Vertreibungsopfer fühlen sich verhöhnt

Scharfer Protest der Sudetendeutschen Landsmannschaft wegen Ehrung von Beneš

Als eine Verhöhnung der Opfer der Vertreibung sowie der Opfer der Gewalt sieht der Landesobmann der Sudetendeutschen Landsmannschaft in Hessen, Alfred Herold, das vom tschechischen Parlament beschlossene Sondergesetz zur Ehrung des früheren tschechoslowakischen Staatspräsidenten Edvard Beneš an. Beneš gelte als Urvater der ethnischen Säuberungen in Europa. Über drei Millionen Sudetendeutsche seien durch die sogenannten Benesch-Dekrete rechtswidrig enteignet sowie völlig entrechtet und anschließend vertrieben worden. Beneš habe zu Gewalttaten gegen Deutsche aufgerufen. Das führte zu Massenmorden an Deutschen. Als Beispiel nannte Herold das Massaker von Aussig. Der Landesobmann bezeichnete Beneš als einen "Schreibtischtäter".

Vertreibungen seien in Europa geächtet. Der frühere serbische Staatschef Milosevics, der Vertreibungen und Morde zu verantworten habe, stehe vor Gericht. Es widerspreche der europäischen Werteordnung und dem Rechtsbewußtsein der Opfer, daß Beneš posthum diese Ehrung erfahre.
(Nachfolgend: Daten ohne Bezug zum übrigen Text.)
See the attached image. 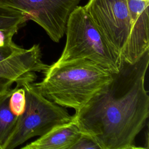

Sudetendeutsche, die Opfer von Gewalttaten durch tschechische Revolutionsgarden wurden, seien heute noch traumatisiert.

Herold sah es als positives Zeichen an, daß nicht alle Abgeordneten des tschechischen Parlaments diesem Gesetz zustimmten. Er dankte besonders den tschechischen Parlamentariern, die dagegen gestimmt haben. Besonderer Dank gelte dem Chef der Freiheitsunion (US), der dazu erklärte: Solche deklaratorischen Gesetze seien nicht angebracht und "weil dieses Gesetz außerdem dazu bestimmt war, die Emotionen, die zwischen den Nationen bestehen, weiter aufzuschaukeln und nicht zu glätten". Weiter sei der Name Beneš mit zweifacher Kapitulation vor totalitären Systemen verbunden.

Herold wandte sich gegen jegliche Kollektivschuld. Die gemeinsame deutsch- tschechische Geschichte müsse objektiv aufgearbeitet werden. Ohne diese Aufarbeitung seien Konflikte immer vorprogrammiert.

Herold verwies auf das Wiesbadener Abkommen vom 4. August 1950, in dem sich Vertreter der Sudetendeutschen und des Tschechischen Nationalausschusses für ein geeintes Europa ausgesprochen hätten. In diesem Abkommen heiße es weiter: "Beide Teile lehnen die Anerkennung einer Kollektivschuld und des aus ihr fließenden Rachegedankens ab, sie verlangen aber die Wiedergutmachung der Schäden, die das tschechische Volk und das sudetendeutsche Volk erlitten haben und die Bestrafung der geistigen Urheber und der ausführenden Organe der begangenen Verbrechen".

"Wenn diese Grundsätze heute angewandt würden, wäre man schon ein großes Stück weiter", so der Landesobmann.